Review: Temple

The film is only in the business of supplying the sort of fear that hinges entirely on the shock of the exotic.

Temple
Photo: Screen Media Films

That Temple is written by Simon Barrett, who’s evinced a gift for cannily mining the psychosexual tensions between characters in films like The Guest to nerve-jangling effect, suggests that it will devote itself to playfully bucking convention. But the first sign that no such promise will be fulfilled comes right away. Inside a fluorescent-lit eyesore of a hospital in Tokyo, a wheelchair-bound American, covered in plastic because of his horribly disfigured face, is pushed down a hallway just slowly enough for one to make out the shadowy figure of a child in the distance. And by the time reams of backstory have been delivered unto us by way of a series of videos conveniently located on a laptop and the story flashes back to “five days earlier,” viewers have effectively been put in the position of giving the side-eye to more than just the creepy children in this walking tour of J-horror’s hoariest signposts.

In the film, three young Americans descend upon Tokyo on the pretext of Kate (Natalia Warner), a religious studies major, wanting to study Buddhist temples. Her best friend, Chris (Logan Huffman), ostensibly tags along because he speaks Japanese, but let’s not kid ourselves, it’s really because Kate’s boyfriend, James (Brandon Tyler Sklenar), requires a target at which to aim his dude-bro insecurities. Also, Chris lost a brother in a horrific accident and at one point had some kind of breakdown, so traveling to Japan is a way for him to recalibrate his sense of being, as well as cast some kind of doubt over the source of the horrific events that befall the trio once an old manuscript obligatorily steers them in the direction of a nefarious temple.

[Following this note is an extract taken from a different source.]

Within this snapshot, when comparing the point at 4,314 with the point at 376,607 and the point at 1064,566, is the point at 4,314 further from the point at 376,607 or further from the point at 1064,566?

Temple is directed by Michael Barrett (no relation to Simon) with a slick, workmanlike plainness that, while reverential of the story’s Japanese landscapes, promises no real frisson of excitement. There’s something to the way that James almost appears to play-act being intimidated by Chris, as if cognizant that his girlfriend’s buddy is truly the least sexually threatening version of a love child of Jared Leto and Jake Gyllenhaal imaginable. But this is a friction that ultimately yields no sparks. At one point, Chris records Kate and James as they make out in their shared bedroom in the middle of the night—a sudden act of indiscretion, if not exactly perversion, coming from someone who’s displayed no sense of sexual desire up to this point, until the viewer realizes that the moment exists simply to allow for Chris’s camera to catch sight of a dark figure walking past the room’s shoji screens.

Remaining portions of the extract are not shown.